Client LiveUpdate log file

Updated: 12 Sep 2011 | 6 comments
Jamit's picture
Jamit
0 0 Votes
Login to vote
This issue has been solved. See solution.

Hi All,

We have been experiencing some problems with LiveUpdate that Tech Support have not been able to resolve for us. I am looking at client LiveUpdate log files 

(C:\Documents and Settings\All Users\Application Data\Symantec\LiveUpdate\Log.LiveUpdate) and I am looking for some resources that would be able to help me interperate the contents of the log file. I have had a look at the LiveUpdate Administrator Getting Started Guide.pdf and that has no information on what I seek. Does anyone know if there are any guides around for trouble shooting the LU logs?

LU Server is 2.2

LU Client 3.3

SEPM 11 RU6 MP3

SEP Clients RU4 --> RU6 MP2

Client OS WinXP SP3

 

Thanks 

Discussion Filed Under:
, ,

Comments

Rafeeq's picture
07
Sep
2011
0 Votes 0
Login to vote
Rafeeq

hi

this has all the steps

 

Symantec Endpoint Protection: LiveUpdate Troubleshooting Flowchart

 

http://www.symantec.com/business/support/index?page=content&id=TECH95790

Please don't forget to mark your thread solved with whatever answer helped you : ) Rafeeq

Mick2009's picture
08
Sep
2011
2 Votes +2
Login to vote
Mick2009
Symantec Employee

LUA 2.x Issue-?

Hi Jamit,

Are you having trouble getting the SEPM to update its definitions from the LUA 2.x server?  Or the SEP clients?  (Or both?)

> LU Server is 2.2

The very first thing that I recommend is to get that server uopgraded to LUA 2.3!

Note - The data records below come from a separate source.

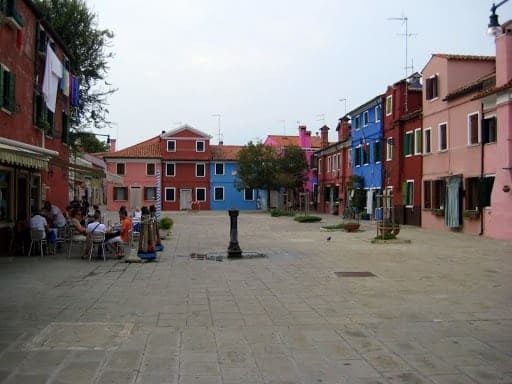 colorful-buildings-burano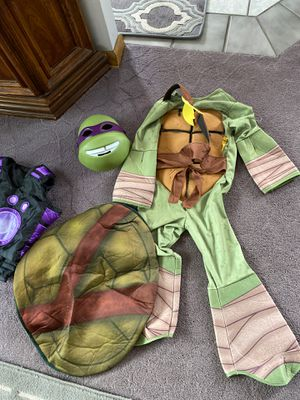 Costumes turtle / wild Krats for Sale in Garfield Heights, OH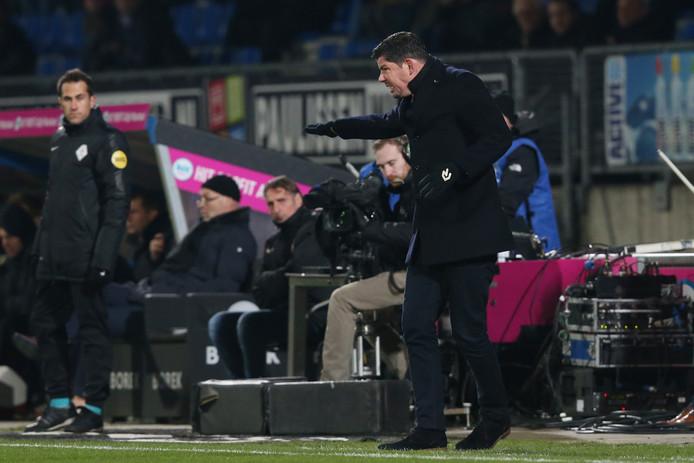 Willem II-trainer Erwin van de Looij tijdens de wedstrijd tegen VVV.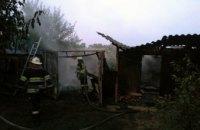 В Петриковском районе на территории частного дома горела хозпостройка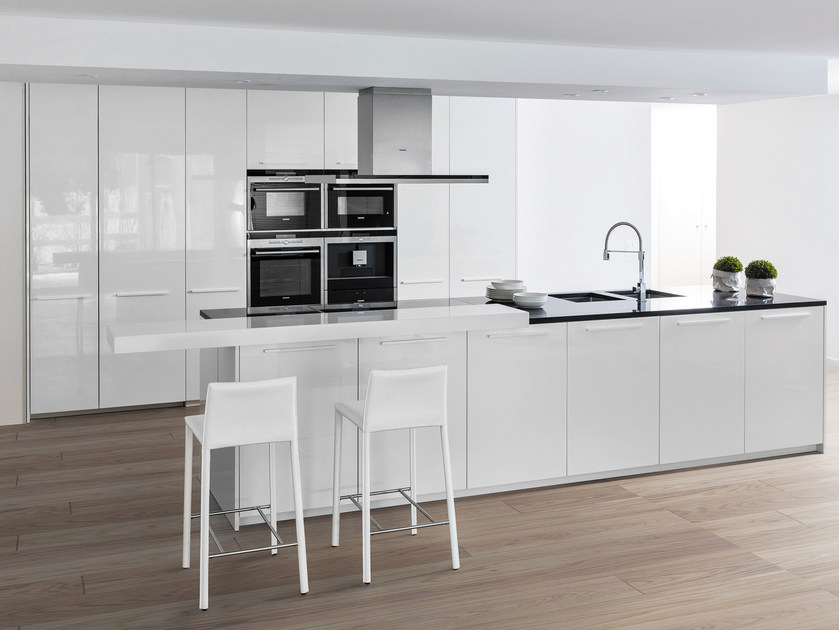 Lacquered quartz fitted kitchen with island ANDROMEDA | Lacquered kitchen by Floritelli Cucine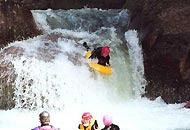 La pratica del riverboarding: fatale per Emily Jordan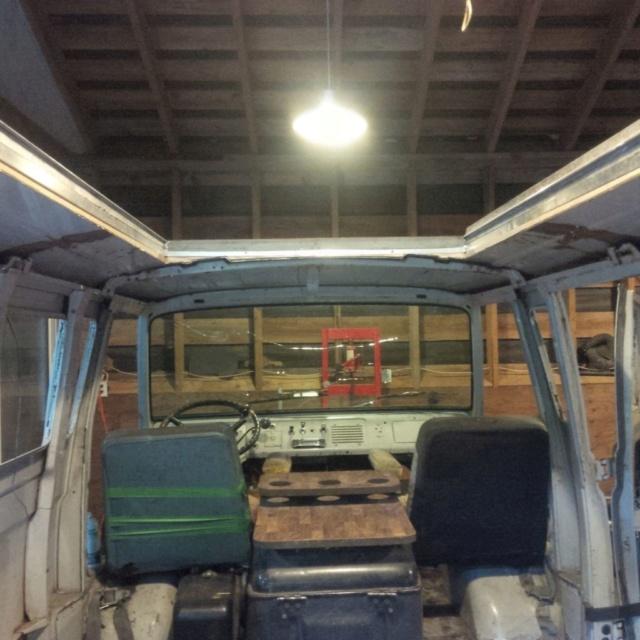 Travelwagon Build  Roof_110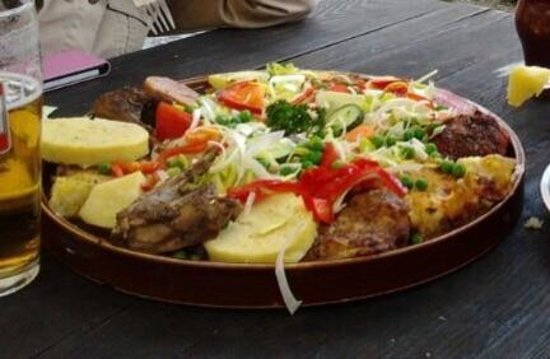U Dwau Maryi: Plato estrella del menú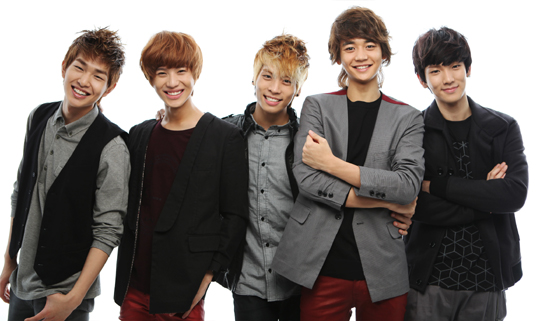 SHINee 'Ring Ding Dong' up #1 on Thai music chart for the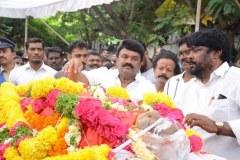 Celebrities-pay-homage-to-Venu-Madhav-15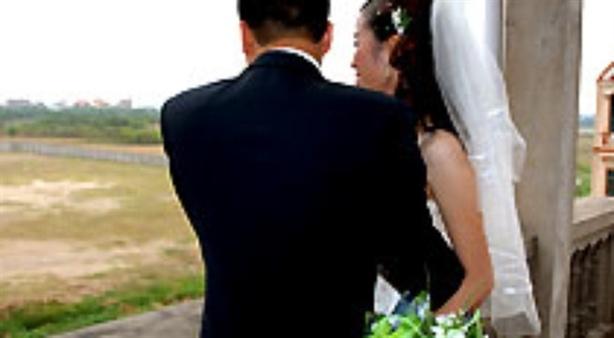 Anh đồng ý cưới, nhưng không chịu đăng ký kết hôn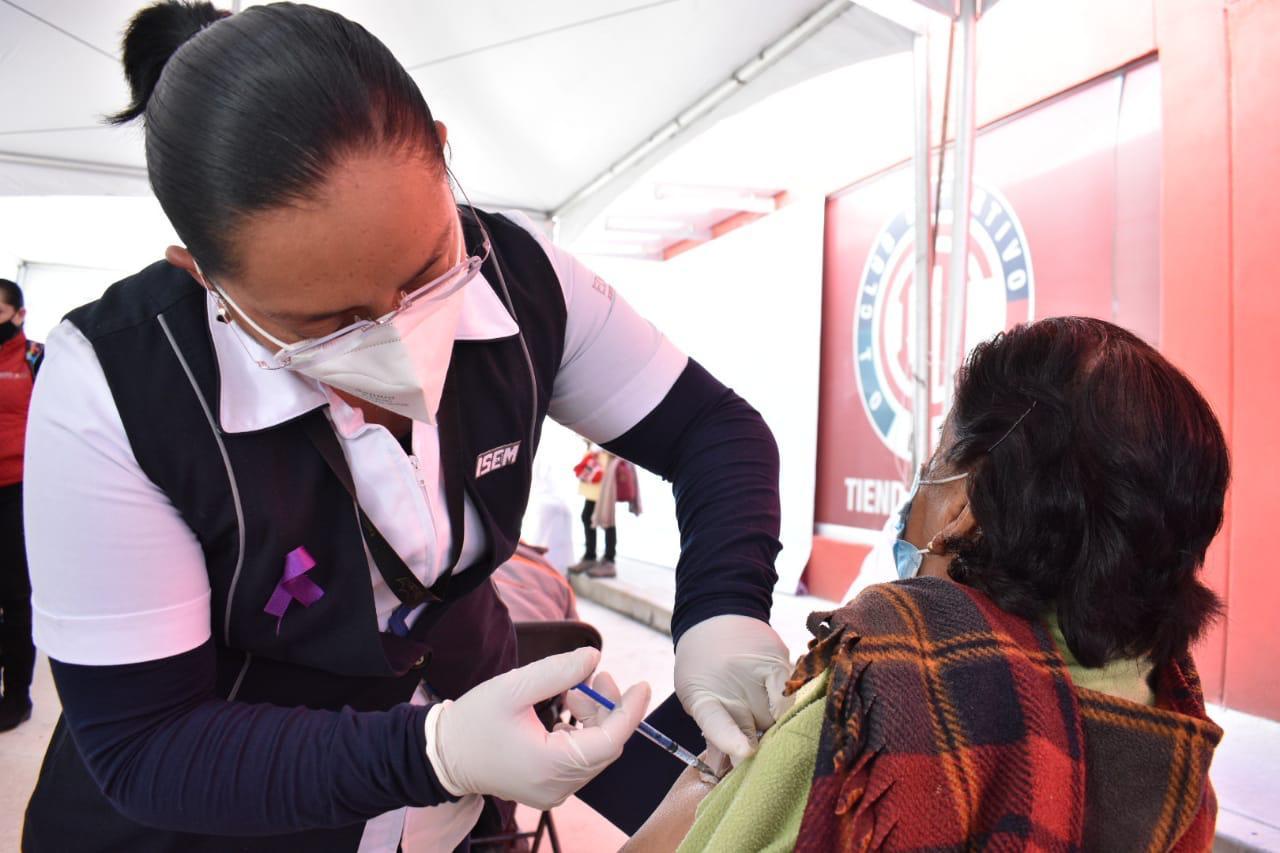 El Estadio Nemesio Diez es el primero del país en ser habilitado como sede de vacunación contra el COVID-19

LiveUpdate Administrator 2.3: What's New
 
 

New features and enhancements in LUA 2.3:

  • Rapid configuration export and restore.
  • LUA’s download tasks can now automatically resume and retry file downloads.
  • Event driven email notification (with SMTP authentication support) to notify user(s) in case of download/distribution failures.
  • Ability to auto-start a distribution task after a specified download task.
  • Automatic LUA database maintenance, to ensure reliable and responsive operations.
  • Partially completed download and distribution tasks now show an accurate percentage of completion via the activity monitor.
  • Fast access to Symantec’s LUA best practice recommendations provided via the install wizard and program menu.
  • Optimized load times for the LUA console home page and event log (from several minutes to few seconds)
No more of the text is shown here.